Seek out alternatives if you’re short on air time or pages

Only a very lucky media outlet could cover every element of a municipal election exactly how it wanted, and to the fullest extent possible. Print publications have shrinking news holes and editorial staffs, and broadcast news has to compete with prime-time programming.

But the failure of traditional news gathering and reporting methods should not eliminate coverage; newsrooms must seek out alternative methods for informing their audience.

If your network does not want to give up air time for candidate debates, present them as live streaming video on your Web site, said Chris Slaughter, news director at WWL-TV, the CBS affiliate in New Orleans.

For broadcast stations, if you cannot pre-empt regular primetime programming for election coverage, try putting election returns and updates across the bottom of the screen, in scrolling tickers or graphics, Slaughter said.

Scour candidates’ filing forms

After the deadline to file for candidacy in municipal elections, acquire copies of the candidate filing forms and double-check all the information for any notable discrepancies.

“Check the place of residence for each candidate to determine if they actually reside in the ward, district, township or zone they hope to serve,” said Larry Fugate, editor of the Pine Bluff (Ark.) Commercial.

“Using the same information from their filing forms, check the delinquent personal and ad valorem (property) tax records to determine if they are delinquent in paying their state and local taxes,” he said. “You will probably get lucky on each election cycle and find a good story.”

Be a familiar face

Election reporters would do well to remember the age-old lessons on beat development, especially getting to know your sources.

“Today’s reporters simply don’t do enough schmoozing,” said Larry Phillips, local editor of the Mansfield (Ohio) News Journal. And it isn’t necessarily all the reporter’s fault, Phillips said, citing time constraints and increased expectations for story output as contributing causes.

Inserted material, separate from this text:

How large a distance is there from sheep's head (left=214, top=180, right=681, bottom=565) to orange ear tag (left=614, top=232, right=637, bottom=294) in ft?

“No one trusts someone they don’t know,” Phillips said. “Getting to know key sources, departmental secretaries, office managers, etc., is absolutely vital.”

Create visual tools for issue positions

Grids comparing candidates’ positions on the burning issues are a great replacement for standard election fare.

“What your readers will get is a pithy, easy-to-digest comparison of candidates,” said Alasdair Stewart, city editor of the Walla Walla (Wash.) Union-Bulletin. “What they won’t get is 27 inches of ‘I’m running for this seat on the Zoning Board of Adjustment because I want to give back to this community that has given me so much.’”

In determining what the hot-button issues are for any given race, be sure to include the input of a variety of sources.

“Ask readers, ask candidates, ask the people who sit on the commission or board who aren’t running in this election,” Stewart said.

Use local analysts to frame issues

For analysis in municipal races, draw on local experts who understand all the nuances of your community and how to best communicate with your audience, instead of anonymous talking heads with no ties to your coverage area.

“Get a good analyst and use him or her often, and ask them tough, challenging questions,” said Slaughter of WWL-TV in New Orleans. Invite your audience to participate in your discussions by soliciting questions on your Web site.

“Tip O’Neill was right … all politics is local,” Slaughter said.

Don’t be afraid to have a little fun

“You can capture readers’ interests by doing fun facts about the candidates,” Osmondson said. “For example: The last book read. Details about their first car. Hobbies. Heroes. Favorite movie. Favorite book.”